What falls away is always. And is near.

I wake to sleep, and take my waking slow.

I learn by going where I have to go.”

― Theodore Roethke, The Collected Poems

 

“Sleep is not on good terms with broken hearts. It will have nothing to do with them.”

― Christopher Pike

 

“No book worth its salt is meant to put you to sleep, it's meant to make you jump out of your bed in your underwear and run and beat the author's brains out.”
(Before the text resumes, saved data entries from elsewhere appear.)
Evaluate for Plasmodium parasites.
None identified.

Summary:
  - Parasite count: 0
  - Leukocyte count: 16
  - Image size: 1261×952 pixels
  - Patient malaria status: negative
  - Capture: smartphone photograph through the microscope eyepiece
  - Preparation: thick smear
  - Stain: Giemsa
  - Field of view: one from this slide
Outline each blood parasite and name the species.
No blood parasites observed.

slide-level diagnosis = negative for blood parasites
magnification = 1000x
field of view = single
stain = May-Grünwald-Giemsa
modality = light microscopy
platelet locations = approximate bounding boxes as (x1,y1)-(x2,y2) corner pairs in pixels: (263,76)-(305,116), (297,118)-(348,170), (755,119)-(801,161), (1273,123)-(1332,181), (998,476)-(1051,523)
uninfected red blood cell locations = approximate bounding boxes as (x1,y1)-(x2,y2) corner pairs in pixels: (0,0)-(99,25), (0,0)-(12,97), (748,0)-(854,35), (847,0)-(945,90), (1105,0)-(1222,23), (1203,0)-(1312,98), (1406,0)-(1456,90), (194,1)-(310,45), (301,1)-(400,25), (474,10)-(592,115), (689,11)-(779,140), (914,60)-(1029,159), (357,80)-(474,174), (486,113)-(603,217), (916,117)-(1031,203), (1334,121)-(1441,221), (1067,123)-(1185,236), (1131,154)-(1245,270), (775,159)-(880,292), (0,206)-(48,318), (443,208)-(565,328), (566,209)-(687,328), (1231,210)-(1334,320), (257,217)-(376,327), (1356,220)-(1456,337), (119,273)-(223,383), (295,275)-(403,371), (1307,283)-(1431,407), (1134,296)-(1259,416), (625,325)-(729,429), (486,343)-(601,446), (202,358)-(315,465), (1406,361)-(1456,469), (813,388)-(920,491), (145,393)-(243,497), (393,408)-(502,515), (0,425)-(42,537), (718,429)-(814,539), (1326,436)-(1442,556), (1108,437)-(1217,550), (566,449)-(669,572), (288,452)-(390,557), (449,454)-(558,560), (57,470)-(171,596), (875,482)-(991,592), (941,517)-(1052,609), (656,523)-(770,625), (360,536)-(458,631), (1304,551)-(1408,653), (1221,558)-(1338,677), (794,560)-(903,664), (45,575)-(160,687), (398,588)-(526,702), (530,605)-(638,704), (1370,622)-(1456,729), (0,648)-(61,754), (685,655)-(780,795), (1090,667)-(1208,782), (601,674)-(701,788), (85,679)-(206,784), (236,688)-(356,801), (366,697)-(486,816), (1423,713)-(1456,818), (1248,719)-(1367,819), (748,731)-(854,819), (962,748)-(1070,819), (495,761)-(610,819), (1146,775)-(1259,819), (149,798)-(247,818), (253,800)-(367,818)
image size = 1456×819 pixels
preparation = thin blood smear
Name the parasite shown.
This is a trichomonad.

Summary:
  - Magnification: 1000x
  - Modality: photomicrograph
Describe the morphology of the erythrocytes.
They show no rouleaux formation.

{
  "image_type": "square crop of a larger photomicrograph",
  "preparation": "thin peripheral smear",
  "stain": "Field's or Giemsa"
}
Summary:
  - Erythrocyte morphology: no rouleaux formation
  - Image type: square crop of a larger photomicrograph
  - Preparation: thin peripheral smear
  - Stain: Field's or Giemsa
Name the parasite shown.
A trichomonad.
― Bohumil Hrabal, Dancing Lessons for the Advanced in Age

 

“The main facts in human life are five: birth, food, sleep, love and death.”

― E. M. Forster

 

“I'm an insomniac, my mind works the night shift.”

― Pete Wentz, Gray

 

“There is no such thing as a good call at 7 AM. It's been my experience that all calls between the hours of 11 PM and 9 AM are disaster calls.”

― Janet Evanovich

 

“In the old days, before I was married, or knew a lot of women, I would just pull down all the shades and go to bed for three or four days. I'd get up to shit. I'd eat a can of beans, go back to bed, just stay there for three or four days. Then I'd put on my clothes and I'd walk outside, and the sunlight was brilliant, and the sounds were great. I felt powerful, like a recharged battery. But you know the first bring-down? The first human face I saw on the sidewalk, I lost half my charge right there.”

― Charles Bukowski, Charles Bukowski: Sunlight Here I Am: Interviews and Encounters 1963-1993

 

“Insomnia

I cannot get to sleep tonight.

I toss and turn and flop.

I try to count some fluffy sheep

while o'er a fence they hop.

I try to think of pleasant dreams

of places really cool.

I don't know why I cannot sleep -

I slept just fine at school.”

― Kathy Kenney-Marshall

 

“Put my head under my pillow, and let the quiet put things where they are supposed to be.”

― Stephen Chbosky, The Perks of Being a Wallflower

 

“Sleep that knits up the raveled sleave of care,

The death of each day's life, sore labor's bath,

Balm of hurt minds, great nature's second course,

Chief nourisher in life's feast.”

― William Shakespeare, Macbeth

 

“One of the Georges - I forget which - once said that a certain number of hours' sleep each night - I cannot recall at the moment how many - made a man something which for the time being has slipped my memory.”

― P.G. Wodehouse, Mike and Psmith

 

“Also, I could finally sleep. And this was the real gift, because when you cannot sleep, you cannot get yourself out of the ditch--there's not a chance.”

― Elizabeth Gilbert, Eat, Pray, Love

 

“He was afraid of touching his own wrist. He never attempted to sleep on his left side, even in those dismal hours of the night when the insomniac longs for a third side after trying the two he has.”

― Vladimir Nabokov, Pnin

 

“Sonnet LXXXI

And now you're mine. Rest with your dream in my dream.

Love and pain and work should all sleep, now.

The night turns on its invisible wheels,

and you are pure beside me as a sleeping ember.

 

No one else, Love, will sleep in my dreams. You will go,

we will go together, over the waters of time.

No one else will travel through the shadows with me,

only you, evergreen, ever sun, ever moon.

 

Your hands have already opened their delicate fists

and let their soft drifting signs drop away;

your eyes closed like two gray wings, and I move

 

after, following the folding water you carry, that carries

me away. The night, the world, the wind spin out their destiny.

Without you, I am your dream, only that, and that is all.”

― Pablo Neruda

 

“If men only felt about death as they do about sleep, all terrors would cease. . . Men sleep contentedly, assured that they will wake the following morning. They should feel the same about their lives.”

― Richard Matheson, What Dreams May Come

 

“I had a dream about you last night... you were a giant slinky and I watched you fall down the stairs.”

― Amy Summers, I Had a Dream About You

 

“Alexander the Great slept with 'The Iliad' beneath his pillow. During the waning moon, I cradle Homer’s 'Odyssey' as if it were the sweet body of a woman.”